TASK INSTRUCTIONS =>
In the data that follows, count the lines where "Author" appears, and write only the number.
════════════════
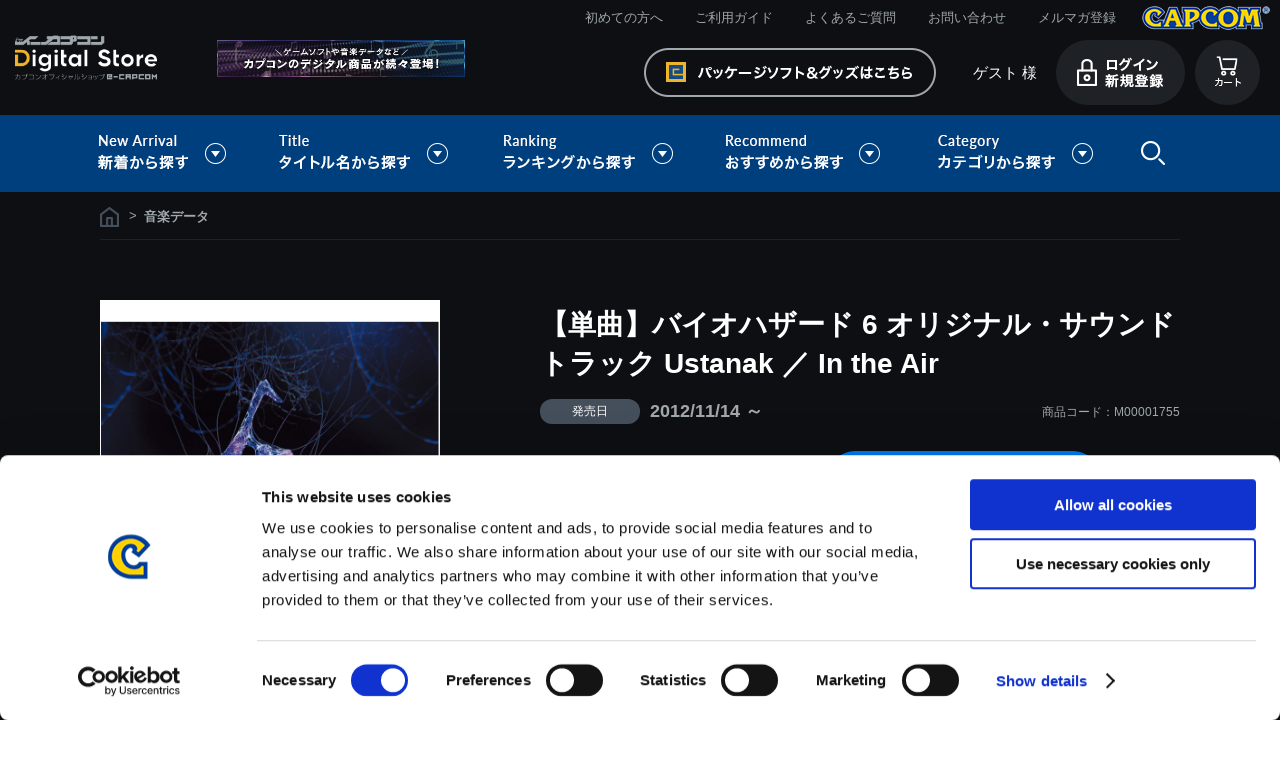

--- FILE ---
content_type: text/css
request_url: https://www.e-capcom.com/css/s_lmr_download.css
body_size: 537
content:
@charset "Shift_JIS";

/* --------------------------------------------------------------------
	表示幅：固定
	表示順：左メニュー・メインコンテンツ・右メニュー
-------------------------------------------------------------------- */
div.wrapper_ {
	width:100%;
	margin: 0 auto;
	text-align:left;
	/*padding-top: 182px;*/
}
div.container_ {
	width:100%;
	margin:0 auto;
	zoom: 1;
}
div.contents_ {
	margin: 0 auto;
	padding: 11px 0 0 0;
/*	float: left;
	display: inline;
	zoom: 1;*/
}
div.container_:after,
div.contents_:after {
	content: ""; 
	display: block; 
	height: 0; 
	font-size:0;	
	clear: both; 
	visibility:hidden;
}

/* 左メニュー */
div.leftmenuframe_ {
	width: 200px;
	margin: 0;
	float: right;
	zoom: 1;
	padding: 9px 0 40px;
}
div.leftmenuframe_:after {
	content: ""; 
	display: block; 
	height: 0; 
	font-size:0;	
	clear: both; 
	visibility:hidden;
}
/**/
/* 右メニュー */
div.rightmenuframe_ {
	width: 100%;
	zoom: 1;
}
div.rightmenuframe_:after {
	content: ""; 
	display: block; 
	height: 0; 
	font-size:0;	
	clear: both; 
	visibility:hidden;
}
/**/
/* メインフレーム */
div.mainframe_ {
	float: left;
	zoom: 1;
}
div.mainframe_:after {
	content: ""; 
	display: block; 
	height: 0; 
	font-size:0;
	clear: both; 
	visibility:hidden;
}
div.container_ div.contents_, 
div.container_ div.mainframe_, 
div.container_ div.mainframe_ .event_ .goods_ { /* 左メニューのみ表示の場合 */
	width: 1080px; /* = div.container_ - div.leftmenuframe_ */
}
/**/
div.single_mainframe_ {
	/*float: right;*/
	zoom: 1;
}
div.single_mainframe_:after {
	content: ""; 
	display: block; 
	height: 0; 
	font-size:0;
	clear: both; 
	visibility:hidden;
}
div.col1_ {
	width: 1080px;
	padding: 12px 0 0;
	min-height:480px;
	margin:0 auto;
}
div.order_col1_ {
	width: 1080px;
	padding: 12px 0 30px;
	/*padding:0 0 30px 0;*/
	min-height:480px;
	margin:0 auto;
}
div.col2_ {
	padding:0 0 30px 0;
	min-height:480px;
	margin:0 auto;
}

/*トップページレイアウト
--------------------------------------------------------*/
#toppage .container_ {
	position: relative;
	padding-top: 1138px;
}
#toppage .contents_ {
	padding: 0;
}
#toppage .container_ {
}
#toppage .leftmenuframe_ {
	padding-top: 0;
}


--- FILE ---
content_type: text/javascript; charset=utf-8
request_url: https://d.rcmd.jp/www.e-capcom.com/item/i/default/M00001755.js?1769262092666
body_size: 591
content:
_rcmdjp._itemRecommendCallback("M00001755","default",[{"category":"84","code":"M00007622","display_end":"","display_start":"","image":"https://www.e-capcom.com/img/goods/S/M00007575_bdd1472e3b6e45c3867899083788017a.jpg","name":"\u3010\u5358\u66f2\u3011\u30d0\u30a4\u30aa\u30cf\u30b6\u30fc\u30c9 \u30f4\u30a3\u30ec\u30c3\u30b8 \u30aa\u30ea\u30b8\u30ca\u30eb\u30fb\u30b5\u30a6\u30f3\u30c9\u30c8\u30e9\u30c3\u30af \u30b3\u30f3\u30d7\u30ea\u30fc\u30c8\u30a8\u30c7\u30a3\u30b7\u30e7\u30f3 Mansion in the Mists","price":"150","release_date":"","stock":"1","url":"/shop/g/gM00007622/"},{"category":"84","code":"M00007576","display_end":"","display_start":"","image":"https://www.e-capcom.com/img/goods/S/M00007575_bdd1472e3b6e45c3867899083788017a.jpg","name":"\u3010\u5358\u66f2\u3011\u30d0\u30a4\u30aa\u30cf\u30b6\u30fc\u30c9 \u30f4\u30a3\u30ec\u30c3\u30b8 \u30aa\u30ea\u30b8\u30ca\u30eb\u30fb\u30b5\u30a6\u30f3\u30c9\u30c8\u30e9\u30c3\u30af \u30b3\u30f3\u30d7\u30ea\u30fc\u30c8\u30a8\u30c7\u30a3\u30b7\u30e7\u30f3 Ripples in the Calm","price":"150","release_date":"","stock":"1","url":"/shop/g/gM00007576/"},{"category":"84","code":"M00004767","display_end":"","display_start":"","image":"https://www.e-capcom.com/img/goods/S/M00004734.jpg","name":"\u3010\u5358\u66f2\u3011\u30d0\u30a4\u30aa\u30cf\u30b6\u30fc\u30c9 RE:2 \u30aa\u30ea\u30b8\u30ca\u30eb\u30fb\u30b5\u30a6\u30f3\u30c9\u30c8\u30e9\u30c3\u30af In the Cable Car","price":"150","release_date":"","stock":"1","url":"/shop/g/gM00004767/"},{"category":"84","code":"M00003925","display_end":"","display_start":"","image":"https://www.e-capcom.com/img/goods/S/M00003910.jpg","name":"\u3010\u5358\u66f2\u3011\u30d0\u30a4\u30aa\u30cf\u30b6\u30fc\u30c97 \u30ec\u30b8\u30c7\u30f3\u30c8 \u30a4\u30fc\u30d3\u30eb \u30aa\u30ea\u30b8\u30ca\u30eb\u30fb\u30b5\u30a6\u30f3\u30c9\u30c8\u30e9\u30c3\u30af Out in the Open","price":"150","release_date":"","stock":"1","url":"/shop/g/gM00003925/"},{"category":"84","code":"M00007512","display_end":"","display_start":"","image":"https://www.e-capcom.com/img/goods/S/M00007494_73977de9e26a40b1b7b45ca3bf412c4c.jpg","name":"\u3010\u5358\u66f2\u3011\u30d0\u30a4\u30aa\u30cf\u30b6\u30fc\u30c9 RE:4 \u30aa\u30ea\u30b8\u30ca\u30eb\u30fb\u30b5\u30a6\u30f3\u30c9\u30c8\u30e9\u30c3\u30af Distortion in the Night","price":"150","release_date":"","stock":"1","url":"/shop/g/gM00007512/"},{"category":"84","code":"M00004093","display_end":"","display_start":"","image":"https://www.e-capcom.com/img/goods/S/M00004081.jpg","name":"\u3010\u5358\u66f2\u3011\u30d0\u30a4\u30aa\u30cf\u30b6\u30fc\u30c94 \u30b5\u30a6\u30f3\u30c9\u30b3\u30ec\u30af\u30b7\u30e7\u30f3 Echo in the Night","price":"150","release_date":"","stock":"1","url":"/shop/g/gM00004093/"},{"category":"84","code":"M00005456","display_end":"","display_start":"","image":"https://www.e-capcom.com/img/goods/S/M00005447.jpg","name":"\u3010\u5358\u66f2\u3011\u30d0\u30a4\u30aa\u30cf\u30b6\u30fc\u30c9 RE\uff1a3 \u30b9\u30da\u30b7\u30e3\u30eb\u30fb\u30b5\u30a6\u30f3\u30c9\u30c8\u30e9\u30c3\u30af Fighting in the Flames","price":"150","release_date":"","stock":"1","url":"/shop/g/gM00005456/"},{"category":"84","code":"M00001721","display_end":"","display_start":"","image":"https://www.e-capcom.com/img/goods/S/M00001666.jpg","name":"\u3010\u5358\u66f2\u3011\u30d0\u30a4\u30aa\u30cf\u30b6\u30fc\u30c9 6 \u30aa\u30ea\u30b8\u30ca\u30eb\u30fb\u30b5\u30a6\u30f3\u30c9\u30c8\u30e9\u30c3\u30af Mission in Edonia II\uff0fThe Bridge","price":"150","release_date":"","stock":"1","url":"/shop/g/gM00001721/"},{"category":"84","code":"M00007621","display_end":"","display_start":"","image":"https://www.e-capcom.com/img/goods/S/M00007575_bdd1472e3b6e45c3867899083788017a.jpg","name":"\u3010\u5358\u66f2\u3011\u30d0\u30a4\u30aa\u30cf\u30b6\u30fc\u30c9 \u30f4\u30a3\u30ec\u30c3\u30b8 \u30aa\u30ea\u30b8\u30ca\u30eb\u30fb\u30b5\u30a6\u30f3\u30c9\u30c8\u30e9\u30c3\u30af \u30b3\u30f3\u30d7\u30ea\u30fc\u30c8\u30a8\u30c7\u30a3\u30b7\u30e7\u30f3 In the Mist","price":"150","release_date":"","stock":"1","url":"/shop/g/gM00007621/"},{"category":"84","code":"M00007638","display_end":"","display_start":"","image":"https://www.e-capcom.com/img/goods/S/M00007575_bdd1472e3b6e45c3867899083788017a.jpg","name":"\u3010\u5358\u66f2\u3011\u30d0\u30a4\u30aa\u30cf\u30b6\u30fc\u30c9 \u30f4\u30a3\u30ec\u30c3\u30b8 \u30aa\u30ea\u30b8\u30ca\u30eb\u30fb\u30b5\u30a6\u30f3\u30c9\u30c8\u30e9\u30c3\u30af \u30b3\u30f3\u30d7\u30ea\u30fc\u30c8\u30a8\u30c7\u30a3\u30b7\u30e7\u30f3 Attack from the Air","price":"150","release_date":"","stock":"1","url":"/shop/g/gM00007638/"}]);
════════════════
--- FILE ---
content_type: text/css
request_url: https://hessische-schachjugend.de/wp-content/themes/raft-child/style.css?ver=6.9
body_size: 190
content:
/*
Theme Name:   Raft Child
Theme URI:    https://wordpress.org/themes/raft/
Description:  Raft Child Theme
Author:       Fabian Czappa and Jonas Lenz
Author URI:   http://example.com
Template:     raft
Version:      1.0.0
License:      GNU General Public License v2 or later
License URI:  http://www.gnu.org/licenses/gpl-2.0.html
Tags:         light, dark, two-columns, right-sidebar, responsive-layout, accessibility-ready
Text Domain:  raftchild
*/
════════════════
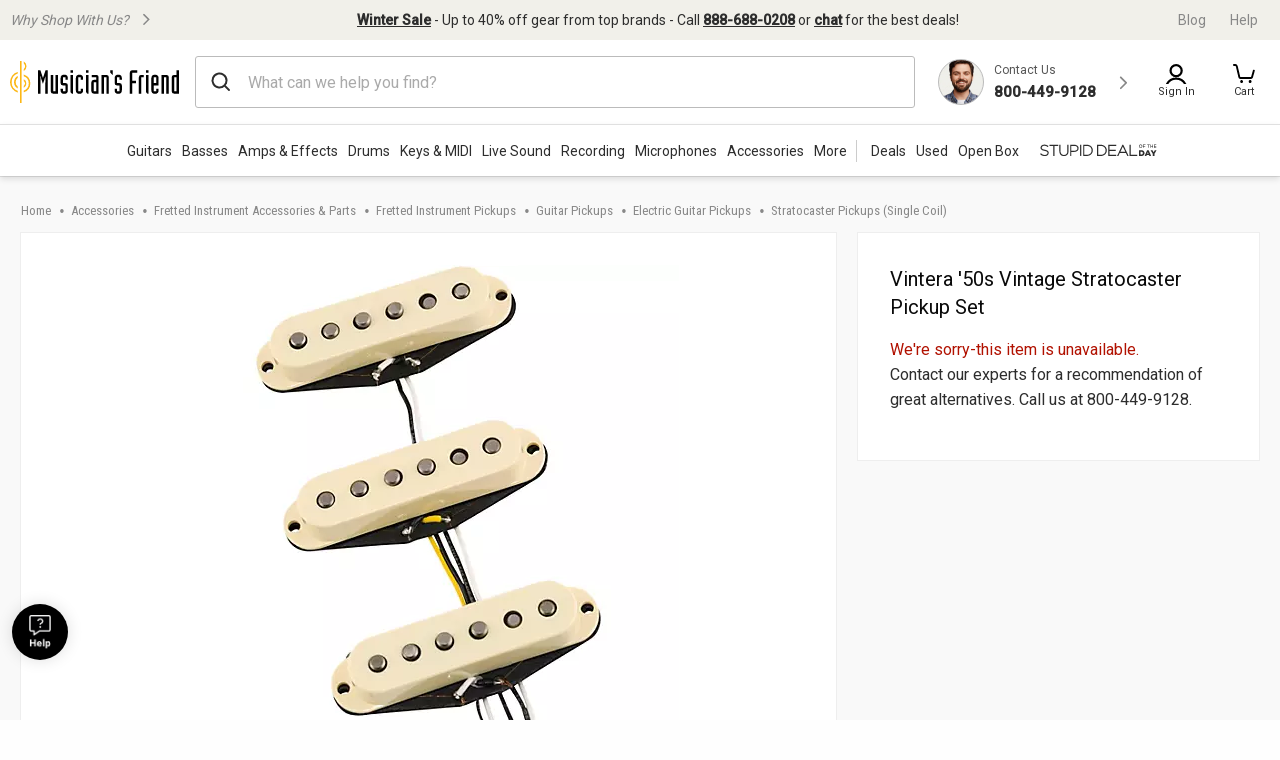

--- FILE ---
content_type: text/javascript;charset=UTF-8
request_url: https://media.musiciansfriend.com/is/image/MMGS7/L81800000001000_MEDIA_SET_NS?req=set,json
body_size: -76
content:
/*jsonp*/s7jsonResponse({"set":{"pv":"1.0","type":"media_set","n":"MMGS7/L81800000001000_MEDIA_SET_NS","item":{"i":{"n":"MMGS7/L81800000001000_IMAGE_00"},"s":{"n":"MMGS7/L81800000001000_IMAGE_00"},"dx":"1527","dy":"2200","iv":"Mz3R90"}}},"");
════════════════
SOLVED EXERCISE =>
2